Reproduce each line below precisely. Drop the pictures.

(Stored items)
++++++++++

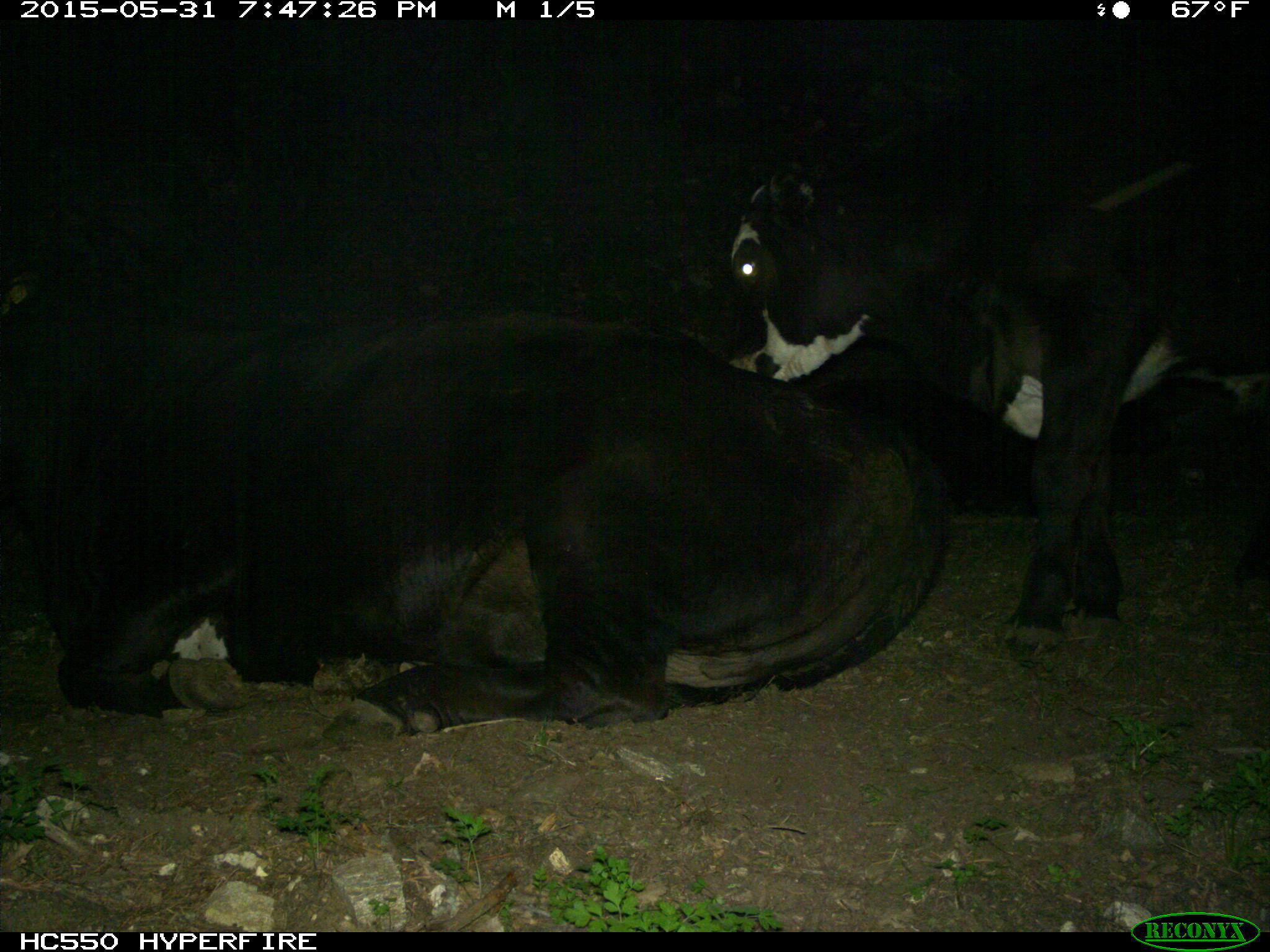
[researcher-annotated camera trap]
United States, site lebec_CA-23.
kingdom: Animalia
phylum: Chordata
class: Mammalia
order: Artiodactyla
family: Bovidae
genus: Bos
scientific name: Bos taurus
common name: domestic cow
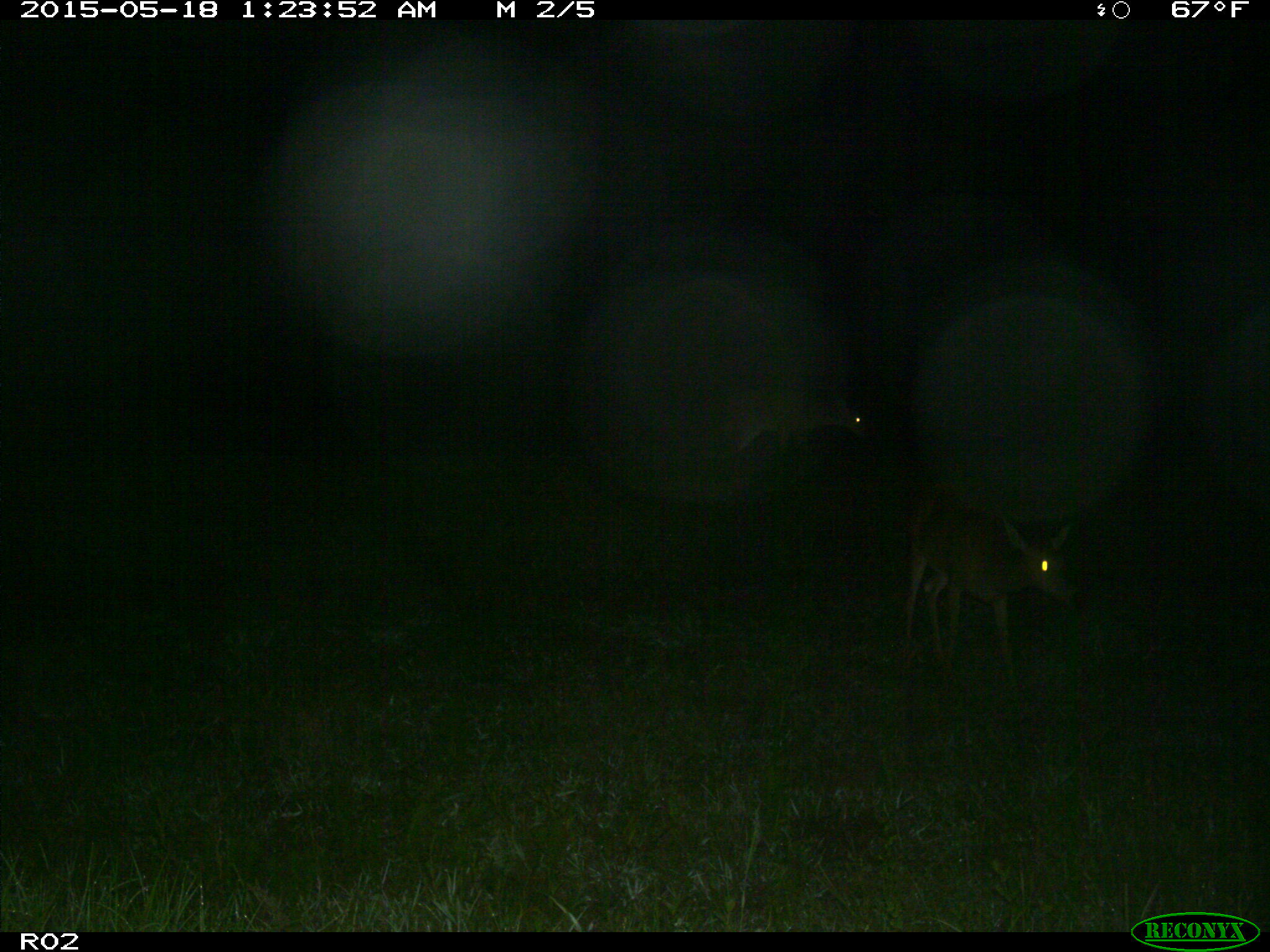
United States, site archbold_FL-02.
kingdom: Animalia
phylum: Chordata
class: Mammalia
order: Artiodactyla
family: Cervidae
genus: Odocoileus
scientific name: Odocoileus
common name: deer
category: unidentified deer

++++++++++

REPLY:
[researcher-annotated camera trap]
United States, site lebec_CA-23.
kingdom: Animalia
phylum: Chordata
class: Mammalia
order: Artiodactyla
family: Bovidae
genus: Bos
scientific name: Bos taurus
common name: domestic cow
United States, site archbold_FL-02.
kingdom: Animalia
phylum: Chordata
class: Mammalia
order: Artiodactyla
family: Cervidae
genus: Odocoileus
scientific name: Odocoileus
common name: deer
category: unidentified deer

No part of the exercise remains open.